Directions – Substitute "outline_svg" for "mask_svg" throughout the lines, starting with the first line and going on through the line with "59L56 61L59 66H63L66", and return only those lines with nothing else altered.
----
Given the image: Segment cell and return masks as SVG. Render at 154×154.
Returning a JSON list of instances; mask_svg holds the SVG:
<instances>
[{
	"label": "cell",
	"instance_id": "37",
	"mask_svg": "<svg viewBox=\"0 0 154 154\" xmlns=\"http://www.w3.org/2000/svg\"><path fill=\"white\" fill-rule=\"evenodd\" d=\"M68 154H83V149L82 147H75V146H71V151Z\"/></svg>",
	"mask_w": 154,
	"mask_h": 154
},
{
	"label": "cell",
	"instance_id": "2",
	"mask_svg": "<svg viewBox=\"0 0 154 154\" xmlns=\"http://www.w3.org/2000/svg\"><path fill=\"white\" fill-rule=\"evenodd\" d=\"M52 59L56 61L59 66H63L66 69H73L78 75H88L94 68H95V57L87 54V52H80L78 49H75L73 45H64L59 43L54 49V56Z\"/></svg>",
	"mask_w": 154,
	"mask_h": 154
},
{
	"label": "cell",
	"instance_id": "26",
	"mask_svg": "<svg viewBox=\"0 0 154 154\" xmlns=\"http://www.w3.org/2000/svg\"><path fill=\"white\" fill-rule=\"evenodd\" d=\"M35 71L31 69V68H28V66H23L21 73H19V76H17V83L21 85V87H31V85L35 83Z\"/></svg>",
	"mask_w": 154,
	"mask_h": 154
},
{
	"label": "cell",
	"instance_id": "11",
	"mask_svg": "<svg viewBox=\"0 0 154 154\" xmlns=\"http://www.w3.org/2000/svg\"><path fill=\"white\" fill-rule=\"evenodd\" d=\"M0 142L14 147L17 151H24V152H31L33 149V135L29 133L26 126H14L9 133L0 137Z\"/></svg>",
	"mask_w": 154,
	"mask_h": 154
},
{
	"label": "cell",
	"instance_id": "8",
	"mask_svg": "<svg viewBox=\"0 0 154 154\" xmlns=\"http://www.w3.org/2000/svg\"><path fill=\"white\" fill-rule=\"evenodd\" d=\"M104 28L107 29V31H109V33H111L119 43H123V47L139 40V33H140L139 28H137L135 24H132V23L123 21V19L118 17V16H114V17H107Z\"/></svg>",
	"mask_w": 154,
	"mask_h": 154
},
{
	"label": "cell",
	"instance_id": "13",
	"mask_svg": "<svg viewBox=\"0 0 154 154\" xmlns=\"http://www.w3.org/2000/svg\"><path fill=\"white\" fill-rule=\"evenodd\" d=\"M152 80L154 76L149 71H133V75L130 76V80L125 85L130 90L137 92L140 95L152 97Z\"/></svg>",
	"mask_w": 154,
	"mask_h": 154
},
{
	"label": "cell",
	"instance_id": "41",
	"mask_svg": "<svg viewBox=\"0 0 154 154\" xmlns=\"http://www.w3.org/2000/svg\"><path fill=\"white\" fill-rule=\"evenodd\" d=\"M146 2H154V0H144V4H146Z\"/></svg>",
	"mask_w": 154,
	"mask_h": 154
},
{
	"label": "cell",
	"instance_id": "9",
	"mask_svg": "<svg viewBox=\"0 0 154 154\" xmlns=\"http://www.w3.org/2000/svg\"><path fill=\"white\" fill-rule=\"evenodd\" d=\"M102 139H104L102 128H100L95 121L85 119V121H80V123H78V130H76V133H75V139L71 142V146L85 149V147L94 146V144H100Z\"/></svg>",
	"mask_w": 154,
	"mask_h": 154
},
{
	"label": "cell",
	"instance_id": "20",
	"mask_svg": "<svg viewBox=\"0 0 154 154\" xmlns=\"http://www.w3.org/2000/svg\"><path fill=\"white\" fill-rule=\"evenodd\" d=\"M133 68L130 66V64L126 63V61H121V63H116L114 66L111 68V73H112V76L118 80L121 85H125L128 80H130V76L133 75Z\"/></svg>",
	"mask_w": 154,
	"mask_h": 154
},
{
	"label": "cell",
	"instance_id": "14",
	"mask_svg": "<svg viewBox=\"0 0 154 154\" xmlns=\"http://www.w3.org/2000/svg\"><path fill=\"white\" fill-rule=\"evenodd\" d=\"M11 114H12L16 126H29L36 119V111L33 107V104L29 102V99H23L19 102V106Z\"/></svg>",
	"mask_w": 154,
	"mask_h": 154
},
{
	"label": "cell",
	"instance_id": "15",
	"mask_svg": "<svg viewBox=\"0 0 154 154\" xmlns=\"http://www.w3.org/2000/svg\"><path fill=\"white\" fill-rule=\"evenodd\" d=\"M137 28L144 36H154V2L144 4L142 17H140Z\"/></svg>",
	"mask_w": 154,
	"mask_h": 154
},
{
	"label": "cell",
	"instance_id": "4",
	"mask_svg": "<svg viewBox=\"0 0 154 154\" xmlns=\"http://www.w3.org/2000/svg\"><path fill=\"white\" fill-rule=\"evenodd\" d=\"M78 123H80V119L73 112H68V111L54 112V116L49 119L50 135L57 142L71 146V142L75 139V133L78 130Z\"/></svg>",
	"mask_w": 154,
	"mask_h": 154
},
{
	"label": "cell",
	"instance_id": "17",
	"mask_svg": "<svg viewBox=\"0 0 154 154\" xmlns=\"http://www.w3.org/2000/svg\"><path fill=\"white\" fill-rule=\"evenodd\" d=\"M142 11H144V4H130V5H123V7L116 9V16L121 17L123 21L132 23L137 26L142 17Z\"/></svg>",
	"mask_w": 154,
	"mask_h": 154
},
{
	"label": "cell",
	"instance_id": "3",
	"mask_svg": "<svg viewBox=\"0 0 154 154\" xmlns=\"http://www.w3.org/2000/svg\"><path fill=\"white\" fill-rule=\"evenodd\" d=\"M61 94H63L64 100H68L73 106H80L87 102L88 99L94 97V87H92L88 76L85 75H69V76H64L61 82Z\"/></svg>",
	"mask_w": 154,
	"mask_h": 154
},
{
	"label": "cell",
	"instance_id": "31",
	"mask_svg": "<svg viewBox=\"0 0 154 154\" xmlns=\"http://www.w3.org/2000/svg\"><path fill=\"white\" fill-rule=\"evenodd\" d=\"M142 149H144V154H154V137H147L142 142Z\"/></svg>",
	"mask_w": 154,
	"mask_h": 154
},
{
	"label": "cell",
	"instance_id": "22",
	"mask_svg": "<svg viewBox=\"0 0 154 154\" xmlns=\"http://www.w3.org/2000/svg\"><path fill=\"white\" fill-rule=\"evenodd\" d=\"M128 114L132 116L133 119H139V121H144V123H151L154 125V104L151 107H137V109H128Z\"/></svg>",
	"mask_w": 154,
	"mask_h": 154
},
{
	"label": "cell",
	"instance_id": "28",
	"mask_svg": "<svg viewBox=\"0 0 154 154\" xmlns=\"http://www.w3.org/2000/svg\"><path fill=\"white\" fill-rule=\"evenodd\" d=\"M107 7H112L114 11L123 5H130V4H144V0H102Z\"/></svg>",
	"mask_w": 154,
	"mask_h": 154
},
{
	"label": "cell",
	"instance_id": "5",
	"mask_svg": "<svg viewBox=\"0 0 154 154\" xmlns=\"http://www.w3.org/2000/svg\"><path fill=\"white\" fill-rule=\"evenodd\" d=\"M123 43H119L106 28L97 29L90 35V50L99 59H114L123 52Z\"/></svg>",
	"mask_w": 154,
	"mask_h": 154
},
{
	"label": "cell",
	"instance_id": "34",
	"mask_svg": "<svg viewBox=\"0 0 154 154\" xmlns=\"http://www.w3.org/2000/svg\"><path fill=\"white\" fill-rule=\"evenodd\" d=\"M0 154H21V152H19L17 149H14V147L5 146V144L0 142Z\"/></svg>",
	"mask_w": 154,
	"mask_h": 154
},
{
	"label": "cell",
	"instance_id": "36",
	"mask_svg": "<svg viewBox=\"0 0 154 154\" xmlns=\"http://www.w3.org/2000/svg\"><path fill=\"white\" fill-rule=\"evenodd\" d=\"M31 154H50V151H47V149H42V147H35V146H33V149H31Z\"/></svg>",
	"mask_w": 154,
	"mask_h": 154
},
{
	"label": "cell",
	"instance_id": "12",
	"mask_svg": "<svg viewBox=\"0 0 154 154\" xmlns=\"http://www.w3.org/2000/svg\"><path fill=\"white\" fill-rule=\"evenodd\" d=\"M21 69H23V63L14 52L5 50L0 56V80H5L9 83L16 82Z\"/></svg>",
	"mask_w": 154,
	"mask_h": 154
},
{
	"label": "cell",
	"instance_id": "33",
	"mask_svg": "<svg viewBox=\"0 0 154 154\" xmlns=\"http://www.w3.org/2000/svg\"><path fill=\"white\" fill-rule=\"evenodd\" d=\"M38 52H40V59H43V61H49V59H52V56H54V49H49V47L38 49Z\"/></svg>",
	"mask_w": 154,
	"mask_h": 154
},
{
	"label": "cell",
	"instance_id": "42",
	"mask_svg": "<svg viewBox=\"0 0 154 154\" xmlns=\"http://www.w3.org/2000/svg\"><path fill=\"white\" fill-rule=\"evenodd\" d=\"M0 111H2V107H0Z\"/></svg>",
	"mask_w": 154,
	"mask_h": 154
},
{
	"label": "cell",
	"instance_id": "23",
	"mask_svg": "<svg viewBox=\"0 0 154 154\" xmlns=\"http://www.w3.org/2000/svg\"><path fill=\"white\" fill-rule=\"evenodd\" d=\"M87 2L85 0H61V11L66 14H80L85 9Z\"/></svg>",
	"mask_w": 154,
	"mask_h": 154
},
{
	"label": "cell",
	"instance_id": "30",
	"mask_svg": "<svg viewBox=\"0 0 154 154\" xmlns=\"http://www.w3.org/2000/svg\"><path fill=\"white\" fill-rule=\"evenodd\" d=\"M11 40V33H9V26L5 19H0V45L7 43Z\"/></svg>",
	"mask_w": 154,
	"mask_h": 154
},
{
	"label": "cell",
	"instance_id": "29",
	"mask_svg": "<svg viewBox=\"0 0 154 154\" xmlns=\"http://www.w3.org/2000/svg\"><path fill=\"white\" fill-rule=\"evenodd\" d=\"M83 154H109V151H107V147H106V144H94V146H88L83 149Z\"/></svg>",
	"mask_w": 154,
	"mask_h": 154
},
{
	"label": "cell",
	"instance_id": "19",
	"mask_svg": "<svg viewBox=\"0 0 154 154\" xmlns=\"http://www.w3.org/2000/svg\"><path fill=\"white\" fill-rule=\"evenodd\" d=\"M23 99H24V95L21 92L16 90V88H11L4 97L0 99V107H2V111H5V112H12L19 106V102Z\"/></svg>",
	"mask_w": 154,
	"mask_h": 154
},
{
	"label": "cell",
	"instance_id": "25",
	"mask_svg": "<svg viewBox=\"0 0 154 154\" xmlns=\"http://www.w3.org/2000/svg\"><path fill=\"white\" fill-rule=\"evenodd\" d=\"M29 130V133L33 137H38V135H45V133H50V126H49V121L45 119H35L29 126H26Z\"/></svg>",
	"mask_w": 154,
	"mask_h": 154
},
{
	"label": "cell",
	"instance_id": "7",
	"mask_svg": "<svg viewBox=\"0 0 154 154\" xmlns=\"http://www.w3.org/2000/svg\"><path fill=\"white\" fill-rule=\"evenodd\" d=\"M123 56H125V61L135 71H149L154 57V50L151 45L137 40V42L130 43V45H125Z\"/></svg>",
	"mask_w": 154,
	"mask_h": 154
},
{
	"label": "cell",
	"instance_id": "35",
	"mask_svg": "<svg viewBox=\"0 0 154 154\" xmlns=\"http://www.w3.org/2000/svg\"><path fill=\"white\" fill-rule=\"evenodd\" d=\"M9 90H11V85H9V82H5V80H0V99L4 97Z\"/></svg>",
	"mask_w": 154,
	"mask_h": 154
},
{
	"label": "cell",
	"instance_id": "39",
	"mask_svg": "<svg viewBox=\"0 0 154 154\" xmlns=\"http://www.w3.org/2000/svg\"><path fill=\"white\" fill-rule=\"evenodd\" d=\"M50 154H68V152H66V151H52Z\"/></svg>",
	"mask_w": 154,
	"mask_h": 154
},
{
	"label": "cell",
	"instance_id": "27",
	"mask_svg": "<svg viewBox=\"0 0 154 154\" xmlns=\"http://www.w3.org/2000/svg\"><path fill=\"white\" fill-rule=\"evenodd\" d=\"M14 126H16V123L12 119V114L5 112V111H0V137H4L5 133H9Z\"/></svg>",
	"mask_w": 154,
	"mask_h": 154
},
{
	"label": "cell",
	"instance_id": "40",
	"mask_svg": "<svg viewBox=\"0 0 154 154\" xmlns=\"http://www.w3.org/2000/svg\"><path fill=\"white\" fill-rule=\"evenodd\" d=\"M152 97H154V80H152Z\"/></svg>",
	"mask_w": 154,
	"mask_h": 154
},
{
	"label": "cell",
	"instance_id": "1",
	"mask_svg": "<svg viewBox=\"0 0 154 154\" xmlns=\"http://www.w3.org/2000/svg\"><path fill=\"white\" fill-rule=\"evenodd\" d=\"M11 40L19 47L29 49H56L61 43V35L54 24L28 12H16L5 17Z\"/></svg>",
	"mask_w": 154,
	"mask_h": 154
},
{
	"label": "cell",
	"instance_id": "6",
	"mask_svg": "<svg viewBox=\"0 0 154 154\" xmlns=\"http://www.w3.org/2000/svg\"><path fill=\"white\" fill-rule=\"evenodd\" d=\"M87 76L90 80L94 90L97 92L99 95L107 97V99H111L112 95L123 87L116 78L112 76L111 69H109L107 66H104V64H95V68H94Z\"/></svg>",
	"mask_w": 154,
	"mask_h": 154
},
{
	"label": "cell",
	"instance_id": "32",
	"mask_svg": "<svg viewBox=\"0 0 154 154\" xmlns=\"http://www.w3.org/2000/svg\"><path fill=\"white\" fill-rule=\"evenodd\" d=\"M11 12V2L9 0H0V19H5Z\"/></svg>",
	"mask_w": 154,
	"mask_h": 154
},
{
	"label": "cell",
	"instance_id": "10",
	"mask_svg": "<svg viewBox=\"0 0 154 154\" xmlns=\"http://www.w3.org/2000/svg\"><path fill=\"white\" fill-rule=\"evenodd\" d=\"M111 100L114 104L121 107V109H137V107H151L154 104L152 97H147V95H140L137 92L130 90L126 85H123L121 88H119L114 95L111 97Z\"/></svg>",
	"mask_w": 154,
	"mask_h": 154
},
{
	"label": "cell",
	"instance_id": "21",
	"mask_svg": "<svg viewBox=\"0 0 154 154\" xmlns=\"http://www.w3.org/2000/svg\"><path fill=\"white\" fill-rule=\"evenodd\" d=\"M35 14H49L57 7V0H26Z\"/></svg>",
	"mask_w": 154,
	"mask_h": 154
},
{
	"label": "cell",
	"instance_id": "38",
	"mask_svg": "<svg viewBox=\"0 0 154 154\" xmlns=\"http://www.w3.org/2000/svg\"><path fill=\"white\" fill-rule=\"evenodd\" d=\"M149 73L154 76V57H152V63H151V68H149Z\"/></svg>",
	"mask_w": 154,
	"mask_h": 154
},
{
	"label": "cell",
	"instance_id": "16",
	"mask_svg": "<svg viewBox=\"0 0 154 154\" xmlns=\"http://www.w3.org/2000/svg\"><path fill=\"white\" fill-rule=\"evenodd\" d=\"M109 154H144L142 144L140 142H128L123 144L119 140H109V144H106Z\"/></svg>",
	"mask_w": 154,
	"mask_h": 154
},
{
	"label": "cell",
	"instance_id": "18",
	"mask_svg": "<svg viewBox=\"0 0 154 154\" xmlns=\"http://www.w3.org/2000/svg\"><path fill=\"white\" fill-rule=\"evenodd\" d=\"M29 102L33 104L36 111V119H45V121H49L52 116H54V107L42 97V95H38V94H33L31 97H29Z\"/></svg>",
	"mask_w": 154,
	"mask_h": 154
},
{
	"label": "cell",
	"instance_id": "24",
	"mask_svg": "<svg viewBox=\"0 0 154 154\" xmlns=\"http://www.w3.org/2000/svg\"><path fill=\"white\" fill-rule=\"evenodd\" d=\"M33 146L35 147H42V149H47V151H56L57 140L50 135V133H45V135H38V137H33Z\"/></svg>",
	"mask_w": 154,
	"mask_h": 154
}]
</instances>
----
Problem solution –
Given the image: Segment cell and return masks as SVG. Render at 154×154.
Returning a JSON list of instances; outline_svg holds the SVG:
<instances>
[{
	"label": "cell",
	"instance_id": "37",
	"outline_svg": "<svg viewBox=\"0 0 154 154\" xmlns=\"http://www.w3.org/2000/svg\"><path fill=\"white\" fill-rule=\"evenodd\" d=\"M68 154H83V149L82 147H75V146H71V151Z\"/></svg>",
	"mask_w": 154,
	"mask_h": 154
},
{
	"label": "cell",
	"instance_id": "2",
	"outline_svg": "<svg viewBox=\"0 0 154 154\" xmlns=\"http://www.w3.org/2000/svg\"><path fill=\"white\" fill-rule=\"evenodd\" d=\"M52 59L56 61L59 66H63L66 69H73L78 75H88L94 68H95V57L87 54V52H80L78 49H75L73 45H64L59 43L54 49V56Z\"/></svg>",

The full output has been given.